To be without a home
like a complete unknown,
like a rolling stone.
And he arrived on stage with an electric guitar at the Newport Folk Festival to sing it, many seeing in him a messiah and prophet for the times, many wanting to own him, to define him. He wasn’t having any of it. The film conflates the Newport festival, where an enraged Pete Seeger, icon of the folk movement, wants to pull the plug on his amp, and Dylan’s concert in Manchester the next year, where an audience member yells out to him “Judas!”, to which Dylan yells back, “I don’t believe you, you’re a liar”, then turns to his band and says: “Play it f---ing loud.”
In his Nobel reply, Dylan said: “If a song moves you, that’s all that’s important. I don’t have to know what a song means. I’ve written all kinds of things into my songs. And I’m not going to worry about it – what it all means.”
For a long time and perhaps to this day, Dylan has had to battle that problem. There’s many a clip of someone asking him what his songs mean, as if the answer will be a divine revelation on how to live your life. Indeed, this writer as a teenager was drawn first to his words, and thinking, yeah but what’s the meaning behind “they’re selling postcards of the hanging”? I found out much later it is a reference to a gruesome lynching in Dylan’s home town of Duluth, and they did indeed sell postcards of the event.
It is not beyond hyperbole to describe songwriting in terms of before and after Dylan. As Shane Howard has said, songwriters all owe their jobs to Dylan.

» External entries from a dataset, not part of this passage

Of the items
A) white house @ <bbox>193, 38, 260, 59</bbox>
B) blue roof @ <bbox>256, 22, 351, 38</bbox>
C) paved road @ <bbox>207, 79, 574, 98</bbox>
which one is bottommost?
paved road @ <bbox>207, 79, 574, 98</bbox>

As if the legacy of that were not enough, there is also a museum of Dylan and his work in Tulsa, Oklahoma. Among the archival material, you can even buy a T-shirt with the words “play it f---ing loud” on it.

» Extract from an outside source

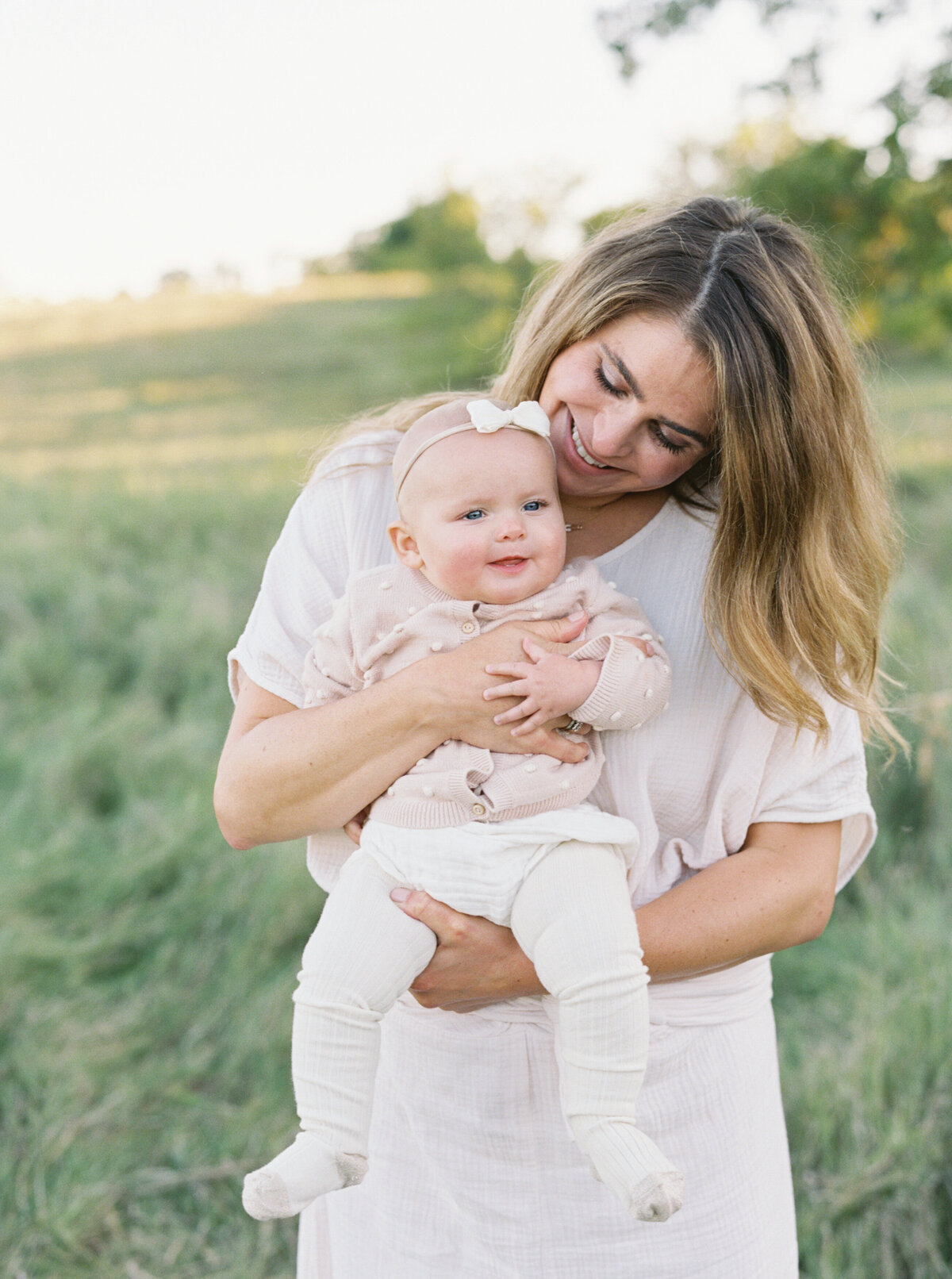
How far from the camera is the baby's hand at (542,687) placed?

A Complete Unknown – in which Chalamet by all accounts does a convincing Dylan – details the genesis of the artist, who more than 60 years on is still tapping the muse and moving the culture. This surely is without parallel. Here is the genius of his work, the multitudes of his universe still resonant, still chiming, in our culture. This happens even without hearing his voice, his music, his words directly. His is the invisible river.
In his Nobel acceptance speech, delivered remotely, Dylan said: “Our songs are alive in the land of the living. But songs are unlike literature. They’re meant to be sung, not read.
“The words in Shakespeare’s plays were meant to be acted on the stage. Just as lyrics in songs are meant to be sung, not read on a page. And I hope some of you get the chance to listen to these lyrics the way they were intended to be heard: in concert or on record or however people are listening to songs these days.
“I return once again to Homer, who says, ‘Sing in me, oh Muse, and through me tell the story’.”
Thanks Bob.
Warwick McFadyen is an Age desk editor.
A Complete Unknown opens on January 25.